Stated exercise » Rewrite every one of the records with "in centimetres" changed to "in centimeters" and everything else kept the same. Leave out the pictures.

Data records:
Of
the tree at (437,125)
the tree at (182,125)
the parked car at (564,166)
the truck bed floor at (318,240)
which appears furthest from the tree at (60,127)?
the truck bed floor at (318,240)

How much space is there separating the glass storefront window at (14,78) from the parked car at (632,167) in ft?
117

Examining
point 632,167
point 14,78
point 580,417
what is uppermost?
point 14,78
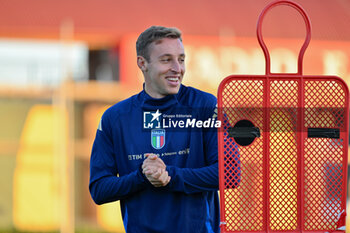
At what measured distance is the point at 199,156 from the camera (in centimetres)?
261

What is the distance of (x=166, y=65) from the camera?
8.58 feet

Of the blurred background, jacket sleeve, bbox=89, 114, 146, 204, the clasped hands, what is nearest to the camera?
the clasped hands

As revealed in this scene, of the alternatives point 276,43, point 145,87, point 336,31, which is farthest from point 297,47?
point 145,87

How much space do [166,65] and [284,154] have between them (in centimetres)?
65

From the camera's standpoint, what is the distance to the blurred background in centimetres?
889

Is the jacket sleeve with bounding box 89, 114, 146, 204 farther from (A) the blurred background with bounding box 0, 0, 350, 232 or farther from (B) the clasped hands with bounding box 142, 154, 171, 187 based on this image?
(A) the blurred background with bounding box 0, 0, 350, 232

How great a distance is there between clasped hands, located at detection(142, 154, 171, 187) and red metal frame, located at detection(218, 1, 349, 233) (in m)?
0.23

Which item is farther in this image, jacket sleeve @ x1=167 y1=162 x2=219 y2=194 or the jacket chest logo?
the jacket chest logo

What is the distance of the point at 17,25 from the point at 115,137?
8919 mm

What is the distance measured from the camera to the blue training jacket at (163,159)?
8.37 ft

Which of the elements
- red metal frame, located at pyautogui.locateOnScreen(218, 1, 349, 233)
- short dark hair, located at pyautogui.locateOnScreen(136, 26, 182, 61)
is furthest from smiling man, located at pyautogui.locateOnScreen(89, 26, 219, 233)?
red metal frame, located at pyautogui.locateOnScreen(218, 1, 349, 233)

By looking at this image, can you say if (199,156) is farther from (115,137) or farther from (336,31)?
(336,31)

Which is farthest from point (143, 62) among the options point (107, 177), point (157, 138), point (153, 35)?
point (107, 177)

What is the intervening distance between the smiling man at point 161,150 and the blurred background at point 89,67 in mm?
5697
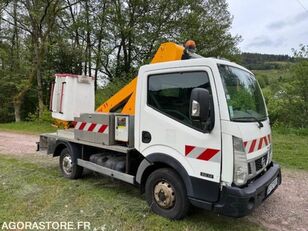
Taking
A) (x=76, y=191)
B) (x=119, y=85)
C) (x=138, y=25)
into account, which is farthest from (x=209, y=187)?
(x=138, y=25)

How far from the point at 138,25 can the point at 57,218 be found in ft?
62.5

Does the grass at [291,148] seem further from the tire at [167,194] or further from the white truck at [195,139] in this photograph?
the tire at [167,194]

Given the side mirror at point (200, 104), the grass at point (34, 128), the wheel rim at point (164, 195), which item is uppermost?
the side mirror at point (200, 104)

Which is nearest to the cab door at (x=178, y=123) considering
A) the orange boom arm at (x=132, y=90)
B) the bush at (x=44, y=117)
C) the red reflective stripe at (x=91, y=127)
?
the orange boom arm at (x=132, y=90)

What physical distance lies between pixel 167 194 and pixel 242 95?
5.87 feet

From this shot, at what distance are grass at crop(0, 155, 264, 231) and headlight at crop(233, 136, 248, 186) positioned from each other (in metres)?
0.89

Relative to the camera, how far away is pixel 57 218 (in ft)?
14.2

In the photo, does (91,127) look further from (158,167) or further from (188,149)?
(188,149)

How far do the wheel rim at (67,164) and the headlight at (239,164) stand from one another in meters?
3.76

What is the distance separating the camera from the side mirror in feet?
11.6

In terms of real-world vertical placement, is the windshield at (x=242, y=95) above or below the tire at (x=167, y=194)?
above

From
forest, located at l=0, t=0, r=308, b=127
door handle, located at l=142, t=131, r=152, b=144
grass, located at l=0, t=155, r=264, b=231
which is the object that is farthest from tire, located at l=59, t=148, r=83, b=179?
forest, located at l=0, t=0, r=308, b=127

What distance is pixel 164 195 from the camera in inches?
168

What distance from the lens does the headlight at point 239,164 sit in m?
3.61
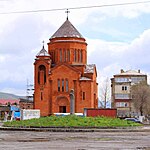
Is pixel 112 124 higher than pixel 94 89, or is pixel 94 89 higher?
pixel 94 89

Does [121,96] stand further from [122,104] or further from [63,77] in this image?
[63,77]

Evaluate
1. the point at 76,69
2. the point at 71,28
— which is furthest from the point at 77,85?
the point at 71,28

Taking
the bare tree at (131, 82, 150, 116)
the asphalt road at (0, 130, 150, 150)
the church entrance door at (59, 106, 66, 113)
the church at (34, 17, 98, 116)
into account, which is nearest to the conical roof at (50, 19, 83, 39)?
the church at (34, 17, 98, 116)

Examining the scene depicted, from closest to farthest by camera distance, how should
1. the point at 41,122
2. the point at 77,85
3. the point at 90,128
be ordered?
the point at 90,128, the point at 41,122, the point at 77,85

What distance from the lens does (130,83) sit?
118 metres

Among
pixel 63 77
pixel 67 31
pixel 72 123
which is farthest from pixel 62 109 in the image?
pixel 72 123

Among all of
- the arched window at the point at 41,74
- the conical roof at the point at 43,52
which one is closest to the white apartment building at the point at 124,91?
the conical roof at the point at 43,52

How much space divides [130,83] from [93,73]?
101ft

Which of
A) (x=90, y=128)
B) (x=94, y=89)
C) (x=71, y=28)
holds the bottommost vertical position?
(x=90, y=128)

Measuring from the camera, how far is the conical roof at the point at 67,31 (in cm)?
9088

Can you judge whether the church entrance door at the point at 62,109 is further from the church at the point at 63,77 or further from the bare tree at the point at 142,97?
the bare tree at the point at 142,97

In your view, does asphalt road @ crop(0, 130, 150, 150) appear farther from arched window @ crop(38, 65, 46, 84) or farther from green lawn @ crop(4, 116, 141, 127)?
arched window @ crop(38, 65, 46, 84)

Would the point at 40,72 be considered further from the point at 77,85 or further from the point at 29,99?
the point at 29,99

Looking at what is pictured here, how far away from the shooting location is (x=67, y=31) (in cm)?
9144
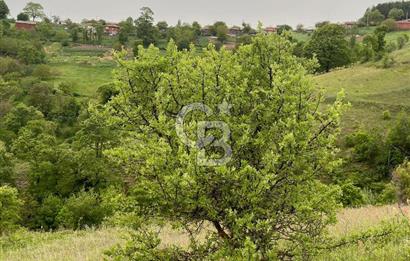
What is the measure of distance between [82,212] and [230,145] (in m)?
36.3

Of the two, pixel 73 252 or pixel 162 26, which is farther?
pixel 162 26

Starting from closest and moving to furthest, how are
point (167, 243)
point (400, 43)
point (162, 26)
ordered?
point (167, 243) < point (400, 43) < point (162, 26)

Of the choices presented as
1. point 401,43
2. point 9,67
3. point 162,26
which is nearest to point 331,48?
point 401,43

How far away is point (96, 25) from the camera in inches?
6033

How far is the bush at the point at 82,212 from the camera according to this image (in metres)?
41.3

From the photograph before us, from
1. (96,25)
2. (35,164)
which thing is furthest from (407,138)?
(96,25)

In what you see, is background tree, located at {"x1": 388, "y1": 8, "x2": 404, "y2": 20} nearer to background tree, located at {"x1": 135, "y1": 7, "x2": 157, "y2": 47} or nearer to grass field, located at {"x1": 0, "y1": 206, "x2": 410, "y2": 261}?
background tree, located at {"x1": 135, "y1": 7, "x2": 157, "y2": 47}

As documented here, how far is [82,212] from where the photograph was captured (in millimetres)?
41406

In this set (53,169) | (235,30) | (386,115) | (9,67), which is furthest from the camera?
(235,30)

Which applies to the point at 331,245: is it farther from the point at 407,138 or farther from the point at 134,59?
the point at 407,138

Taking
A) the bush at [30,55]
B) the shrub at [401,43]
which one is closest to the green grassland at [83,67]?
the bush at [30,55]

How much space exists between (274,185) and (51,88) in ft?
300

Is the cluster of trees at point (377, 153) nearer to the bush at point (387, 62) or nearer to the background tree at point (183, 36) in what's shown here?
the bush at point (387, 62)

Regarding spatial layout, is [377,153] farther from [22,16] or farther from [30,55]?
[22,16]
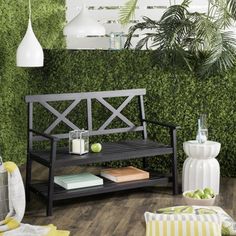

Full solution »
Of
the tree at (437,125)
the tree at (182,125)
the parked car at (564,166)
the truck bed floor at (318,240)
which appears furthest from the tree at (60,127)?
the truck bed floor at (318,240)

How much space is there separating the glass storefront window at (14,78) from the parked car at (632,167) in ft?
117

Examining
point 632,167
point 14,78
point 580,417
what is uppermost?
point 14,78
At what measured distance is the point at 199,156 from the camera (in centimeters)?
261

What is the distance of (x=166, y=65) from the camera?
8.58 feet

Of the blurred background, jacket sleeve, bbox=89, 114, 146, 204, the clasped hands, what is nearest to the camera?
the clasped hands

As revealed in this scene, of the alternatives point 276,43, point 145,87, point 336,31, which is farthest from point 297,47?
point 145,87

How much space do [166,65] and [284,154] have between them (in centimeters)?
65

From the camera's standpoint, what is the distance to the blurred background in centimeters?
889

Is the jacket sleeve with bounding box 89, 114, 146, 204 farther from (A) the blurred background with bounding box 0, 0, 350, 232 or farther from (B) the clasped hands with bounding box 142, 154, 171, 187 based on this image?
(A) the blurred background with bounding box 0, 0, 350, 232

How great a distance is there between clasped hands, located at detection(142, 154, 171, 187) and red metal frame, located at detection(218, 1, 349, 233) (in m)?
0.23

Which item is farther in this image, jacket sleeve @ x1=167 y1=162 x2=219 y2=194 or the jacket chest logo?
the jacket chest logo

What is the distance of the point at 17,25 from the point at 115,137?
8919 mm

What is the distance measured from the camera to the blue training jacket at (163,159)?
8.37 ft

Which of the elements
- red metal frame, located at pyautogui.locateOnScreen(218, 1, 349, 233)
- short dark hair, located at pyautogui.locateOnScreen(136, 26, 182, 61)
is furthest from smiling man, located at pyautogui.locateOnScreen(89, 26, 219, 233)?
red metal frame, located at pyautogui.locateOnScreen(218, 1, 349, 233)

By looking at this image, can you say if (199,156) is farther from (115,137) or farther from (336,31)?
(336,31)

Which is farthest from point (143, 62) among the options point (107, 177), point (157, 138), point (153, 35)?
point (107, 177)

What is the intervening distance between the smiling man at point 161,150 and the blurred background at point 89,67 in mm?
5697
Taking
A) (x=76, y=191)
B) (x=119, y=85)
C) (x=138, y=25)
into account, which is farthest from (x=209, y=187)?
(x=138, y=25)

How far from the point at 138,25 can the point at 57,218 be found in ft?
62.5

Does the grass at [291,148] seem further from the tire at [167,194] or further from the white truck at [195,139] in this photograph?
the tire at [167,194]

Given the side mirror at point (200, 104), the grass at point (34, 128), the wheel rim at point (164, 195), which item is uppermost?
the side mirror at point (200, 104)

Which is nearest to the cab door at (x=178, y=123) considering
A) the orange boom arm at (x=132, y=90)
B) the bush at (x=44, y=117)
C) the red reflective stripe at (x=91, y=127)
?
the orange boom arm at (x=132, y=90)

What physical distance lies between pixel 167 194 and pixel 242 95?
5.87 feet

From this shot, at what distance are grass at crop(0, 155, 264, 231) and headlight at crop(233, 136, 248, 186) positioned from each other (in metres)?
0.89

Relative to the camera, how far away is pixel 57 218 (in ft)?
14.2

In the photo, does (91,127) look further from (158,167) or further from (188,149)?
(188,149)

How far do the wheel rim at (67,164) and the headlight at (239,164) stand from one another in meters?
3.76

What is the distance separating the camera from the side mirror in feet?
11.6

In terms of real-world vertical placement, is the windshield at (x=242, y=95) above or below the tire at (x=167, y=194)?
above

From
forest, located at l=0, t=0, r=308, b=127
door handle, located at l=142, t=131, r=152, b=144
grass, located at l=0, t=155, r=264, b=231
which is the object that is farthest from tire, located at l=59, t=148, r=83, b=179?
forest, located at l=0, t=0, r=308, b=127

What distance is pixel 164 195 from the camera in inches?
168

What distance from the lens does the headlight at point 239,164 sit in m?
3.61
Is pixel 112 124 higher than pixel 94 89, or is pixel 94 89 higher?
pixel 94 89

Does [121,96] stand further from [122,104] or further from [63,77] in this image?
[63,77]

Evaluate
1. the point at 76,69
2. the point at 71,28
— which is furthest from the point at 77,85?
the point at 71,28

Taking
the bare tree at (131, 82, 150, 116)
the asphalt road at (0, 130, 150, 150)
the church entrance door at (59, 106, 66, 113)
the church at (34, 17, 98, 116)
into account, which is nearest to the conical roof at (50, 19, 83, 39)?
the church at (34, 17, 98, 116)

Examining the scene depicted, from closest to farthest by camera distance, how should
1. the point at 41,122
2. the point at 77,85
3. the point at 90,128
be ordered?
the point at 90,128, the point at 41,122, the point at 77,85

What distance from the lens does (130,83) sit?
118 metres

Among
pixel 63 77
pixel 67 31
pixel 72 123
which is farthest from pixel 62 109 in the image?
pixel 72 123

Among all of
- the arched window at the point at 41,74
- the conical roof at the point at 43,52
which one is closest to the white apartment building at the point at 124,91?
the conical roof at the point at 43,52

How much space divides [130,83] from [93,73]?
101ft

Which of
A) (x=90, y=128)
B) (x=94, y=89)
C) (x=71, y=28)
holds the bottommost vertical position?
(x=90, y=128)

Measuring from the camera, how far is the conical roof at the point at 67,31 (in cm)?
9088

Can you judge whether the church entrance door at the point at 62,109 is further from the church at the point at 63,77 or further from the bare tree at the point at 142,97?
the bare tree at the point at 142,97

In your view, does asphalt road @ crop(0, 130, 150, 150) appear farther from arched window @ crop(38, 65, 46, 84) or farther from green lawn @ crop(4, 116, 141, 127)?
arched window @ crop(38, 65, 46, 84)

Would the point at 40,72 be considered further from the point at 77,85 or further from the point at 29,99?
the point at 29,99

Looking at what is pictured here, how far away from the shooting location is (x=67, y=31) (in cm)?
9144
What is the measure of distance between [82,212] and [230,145] (in m)?
36.3

Of the two, pixel 73 252 or pixel 162 26, which is farther?
pixel 162 26

Starting from closest and moving to furthest, how are
point (167, 243)
point (400, 43)
point (162, 26)
ordered?
point (167, 243) < point (400, 43) < point (162, 26)

Of the choices presented as
1. point 401,43
2. point 9,67
3. point 162,26
which is nearest to point 331,48?
point 401,43

How far away is point (96, 25) from the camera in inches?
6033

How far is the bush at the point at 82,212 from the camera according to this image (in metres)?
41.3

From the photograph before us, from
1. (96,25)
2. (35,164)
which thing is furthest from (407,138)?
(96,25)

In what you see, is background tree, located at {"x1": 388, "y1": 8, "x2": 404, "y2": 20} nearer to background tree, located at {"x1": 135, "y1": 7, "x2": 157, "y2": 47} or nearer to grass field, located at {"x1": 0, "y1": 206, "x2": 410, "y2": 261}?
background tree, located at {"x1": 135, "y1": 7, "x2": 157, "y2": 47}

As documented here, how far is [82,212] from where the photograph was captured (in millimetres)?
41406

In this set (53,169) | (235,30) | (386,115) | (9,67), which is furthest from the camera?
(235,30)

Which applies to the point at 331,245: is it farther from the point at 407,138 or farther from the point at 134,59?
the point at 407,138

Taking
A) the bush at [30,55]
B) the shrub at [401,43]
which one is closest to the green grassland at [83,67]?
the bush at [30,55]

How much space exists between (274,185) and (51,88) in ft?
300

Is the cluster of trees at point (377, 153) nearer to the bush at point (387, 62) or nearer to the background tree at point (183, 36) in what's shown here?
the bush at point (387, 62)

Regarding spatial layout, is [377,153] farther from [22,16] or farther from [30,55]?
[22,16]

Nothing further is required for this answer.